##### ENTRIES SUPPLIED

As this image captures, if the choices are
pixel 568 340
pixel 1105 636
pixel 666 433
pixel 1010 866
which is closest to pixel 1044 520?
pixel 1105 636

##########

Copy each record from above without leaving any out.

As this image captures, if the choices are
pixel 568 340
pixel 1105 636
pixel 666 433
pixel 1010 866
which is closest to pixel 1044 520?
pixel 1105 636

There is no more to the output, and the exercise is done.